Balancing producers and consumers in publish/subscribe networks

An important concept in asynchronous messaging performance is balance. Unless message consumers are balanced with message producers, there is the danger that a backlog of unconsumed messages might build up and seriously affect the performance of multiple applications.

In a point-to-point messaging topology, the relationship between message consumers and message producers is readily understood. You can get estimates of message production and consumption, queue by queue, channel by channel. If there is a lack of balance, the bottlenecks are readily identified and then remedied.

It is harder to work out whether publishers and subscribers are balanced in a publish/subscribe topology. Start from each subscription, and work back to the queue managers having publishers on the topic. Calculate the number of publications flowing to each subscriber from each queue manager.

Each publication that matches a subscription on a remote queue manager (based on proxy subscriptions) is put to a transmission queue. If multiple remote queue managers have proxy subscriptions for that publication, multiple copies of the message are put to a transmission queue, each targeted for a different sender channel.

In a publish/subscribe cluster, those publications are targeted at the SYSTEM.INTER.QMGR.PUBS queue on the remote queue managers that host the subscriptions. In a hierarchy, each publication is targeted at the SYSTEM.BROKER.DEFAULT.STREAM queue, or any other stream queues listed in the SYSTEM.QPUBSUB.QUEUE.NAMELIST on the remote queue managers. Each queue manager processes messages arriving on that queue and delivers them to the correct subscriptions on that queue manager.

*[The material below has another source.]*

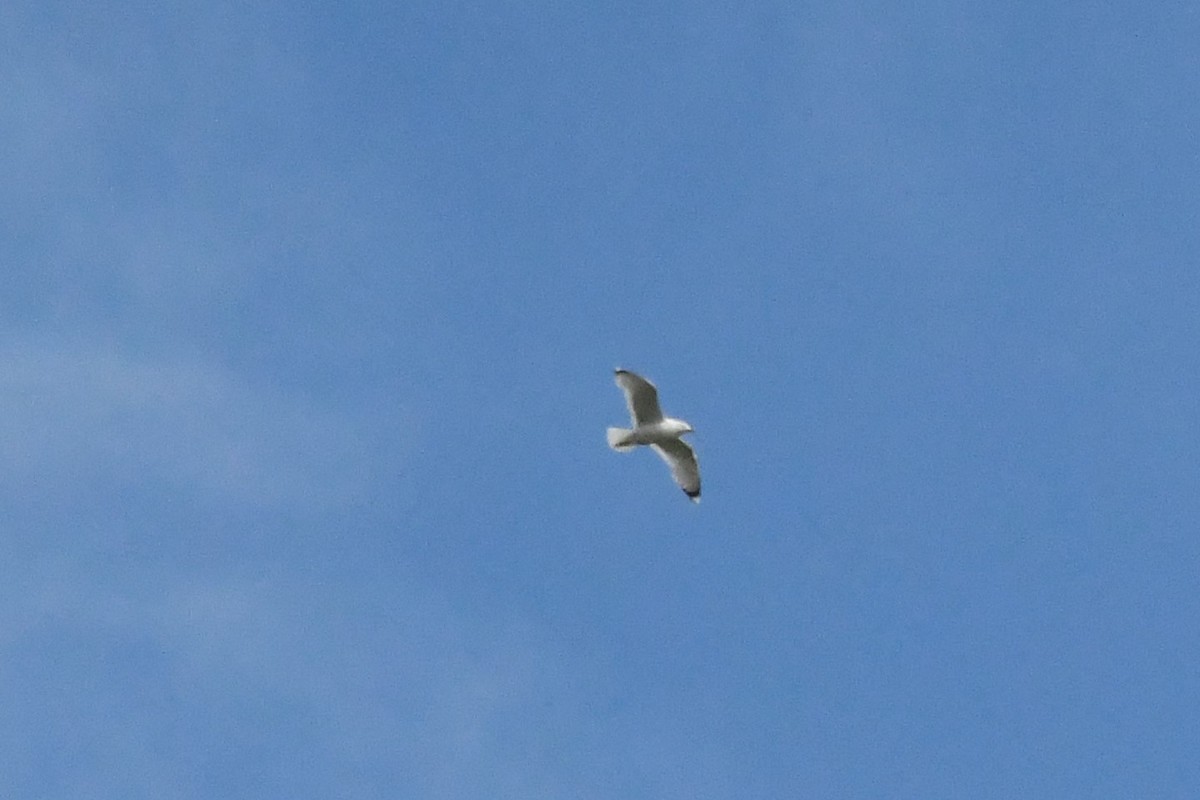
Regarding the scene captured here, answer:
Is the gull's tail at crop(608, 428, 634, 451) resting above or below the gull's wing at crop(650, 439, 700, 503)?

For this reason, monitor the load at the following points where bottlenecks might arise:
  • Monitor the load at the individual subscription queues.
    • This bottleneck implies that the subscribing application is not consuming the publications as quick as they are being published.
  • Monitor the load at the SYSTEM.INTER.QMGR.PUBS queue or the stream queues.
    • This bottleneck implies that the queue manager is receiving publications from one or more remote queue managers faster than it can distribute them to the local subscriptions.
    • When seen on a topic host queue manager when using topic host routing in a cluster, consider making additional queue managers topic hosts, allowing the publication workload to be balanced across them. However, this will affect the message ordering across publications. See Topic host routing using multiple topic hosts for a single topic.
  • Monitor the load at the channels between the publishing queue manager and the subscribing queue managers, which are fed by the transmission queues on the publishing queue manager.
    • This bottleneck implies that either one or more channels is not running, or messages are being published to the local queue manager faster than the channels can deliver them to the remote queue manager.
    • When you use a publish/subscribe cluster, consider defining additional cluster receiver channels on the target queue manager. This allows the publication workload to be balanced across them. However, this affects the message ordering across publications. Also consider moving to a multiple cluster transmission queue configuration, because this can improve performance in certain circumstances.
  • If the publishing application is using a queued publish/subscribe interface, monitor the load at (a) the SYSTEM.BROKER.DEFAULT.STREAM queue, and any other stream queues listed in the SYSTEM.QPUBSUB.QUEUE.NAMELIST ; and (b) the SYSTEM.BROKER.DEFAULT.SUBPOINT queue, and any other subpoint queues listed in the SYSTEM.QPUBSUB.SUBPOINT.NAMELIST .
    • This bottleneck implies that messages are being put by local publishing applications faster than the local queue manager can process the messages.